▶ Exercise instructions:
Reproduce exactly the lines from the one that holds "As seen in this" through the last line of the entries, both ends included, but not the pictures.

▶ Data section:
──────

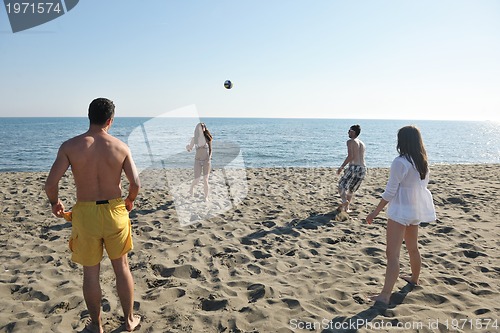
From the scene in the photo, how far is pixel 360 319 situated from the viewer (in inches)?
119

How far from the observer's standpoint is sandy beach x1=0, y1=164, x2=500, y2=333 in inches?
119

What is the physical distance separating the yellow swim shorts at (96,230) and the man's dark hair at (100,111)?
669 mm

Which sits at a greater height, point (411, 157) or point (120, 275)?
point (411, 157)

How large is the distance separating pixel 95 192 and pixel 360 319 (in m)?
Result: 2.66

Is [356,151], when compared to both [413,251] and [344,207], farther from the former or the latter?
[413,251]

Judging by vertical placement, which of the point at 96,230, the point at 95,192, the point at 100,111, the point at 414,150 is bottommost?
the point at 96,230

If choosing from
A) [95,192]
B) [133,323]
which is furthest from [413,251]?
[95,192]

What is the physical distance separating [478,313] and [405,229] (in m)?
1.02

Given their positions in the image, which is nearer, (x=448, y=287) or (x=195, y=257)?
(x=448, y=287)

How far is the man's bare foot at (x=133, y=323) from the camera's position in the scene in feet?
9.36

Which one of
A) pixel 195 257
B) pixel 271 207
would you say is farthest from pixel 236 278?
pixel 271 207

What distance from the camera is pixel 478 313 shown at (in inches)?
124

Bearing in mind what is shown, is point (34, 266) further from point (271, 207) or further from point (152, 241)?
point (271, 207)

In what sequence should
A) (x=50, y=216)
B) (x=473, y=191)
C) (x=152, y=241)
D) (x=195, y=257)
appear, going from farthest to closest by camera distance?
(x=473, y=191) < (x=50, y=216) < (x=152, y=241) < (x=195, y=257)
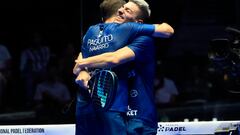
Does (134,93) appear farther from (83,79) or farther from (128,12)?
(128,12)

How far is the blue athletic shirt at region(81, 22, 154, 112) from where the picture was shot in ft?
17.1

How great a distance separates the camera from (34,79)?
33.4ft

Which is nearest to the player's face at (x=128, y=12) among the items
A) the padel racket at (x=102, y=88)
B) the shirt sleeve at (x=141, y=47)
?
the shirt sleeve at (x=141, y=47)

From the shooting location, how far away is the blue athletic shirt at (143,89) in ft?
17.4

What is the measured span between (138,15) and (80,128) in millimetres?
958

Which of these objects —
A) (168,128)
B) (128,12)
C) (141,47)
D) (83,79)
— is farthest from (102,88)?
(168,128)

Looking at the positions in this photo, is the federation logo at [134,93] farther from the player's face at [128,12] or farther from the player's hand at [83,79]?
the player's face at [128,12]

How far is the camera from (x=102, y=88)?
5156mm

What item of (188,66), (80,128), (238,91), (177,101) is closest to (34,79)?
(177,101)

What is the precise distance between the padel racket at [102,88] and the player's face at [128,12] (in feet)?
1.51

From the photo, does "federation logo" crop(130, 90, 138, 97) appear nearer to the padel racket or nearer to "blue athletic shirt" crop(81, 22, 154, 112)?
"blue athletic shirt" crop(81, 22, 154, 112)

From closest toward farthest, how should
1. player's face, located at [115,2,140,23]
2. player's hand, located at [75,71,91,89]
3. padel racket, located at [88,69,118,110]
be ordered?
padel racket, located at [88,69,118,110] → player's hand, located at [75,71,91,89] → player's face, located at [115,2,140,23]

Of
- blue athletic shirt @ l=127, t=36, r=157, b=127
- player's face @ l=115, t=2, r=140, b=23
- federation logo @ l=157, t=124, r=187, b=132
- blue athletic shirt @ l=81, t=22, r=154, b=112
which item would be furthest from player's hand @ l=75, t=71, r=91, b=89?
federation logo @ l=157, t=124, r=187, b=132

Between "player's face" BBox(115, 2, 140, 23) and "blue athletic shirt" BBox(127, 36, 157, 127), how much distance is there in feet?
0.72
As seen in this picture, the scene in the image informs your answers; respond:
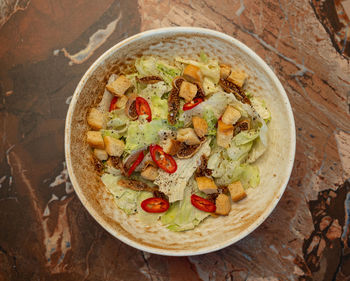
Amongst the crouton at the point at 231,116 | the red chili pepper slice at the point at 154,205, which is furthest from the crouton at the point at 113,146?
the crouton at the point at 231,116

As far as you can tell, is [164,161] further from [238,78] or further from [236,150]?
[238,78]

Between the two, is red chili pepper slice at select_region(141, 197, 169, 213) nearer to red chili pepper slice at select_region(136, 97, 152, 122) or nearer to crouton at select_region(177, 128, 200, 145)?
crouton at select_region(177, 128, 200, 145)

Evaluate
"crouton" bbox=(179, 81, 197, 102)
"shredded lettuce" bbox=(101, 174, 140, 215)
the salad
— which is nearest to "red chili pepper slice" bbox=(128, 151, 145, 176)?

──────

▶ Exercise output:
As seen in this picture, the scene in the image informs your answers; respond:
Amongst the crouton at the point at 231,116 | the red chili pepper slice at the point at 154,205, which is furthest from the crouton at the point at 113,146?
the crouton at the point at 231,116

As far as you can tell, is [164,161] further from [238,78] or further from [236,150]?
[238,78]

Between the two, is red chili pepper slice at select_region(141, 197, 169, 213) nearer to red chili pepper slice at select_region(136, 97, 152, 122) or nearer to crouton at select_region(177, 128, 200, 145)?
crouton at select_region(177, 128, 200, 145)

Evaluate
"crouton" bbox=(179, 81, 197, 102)
"shredded lettuce" bbox=(101, 174, 140, 215)
the salad
— which is nearest to "red chili pepper slice" bbox=(128, 151, 145, 176)?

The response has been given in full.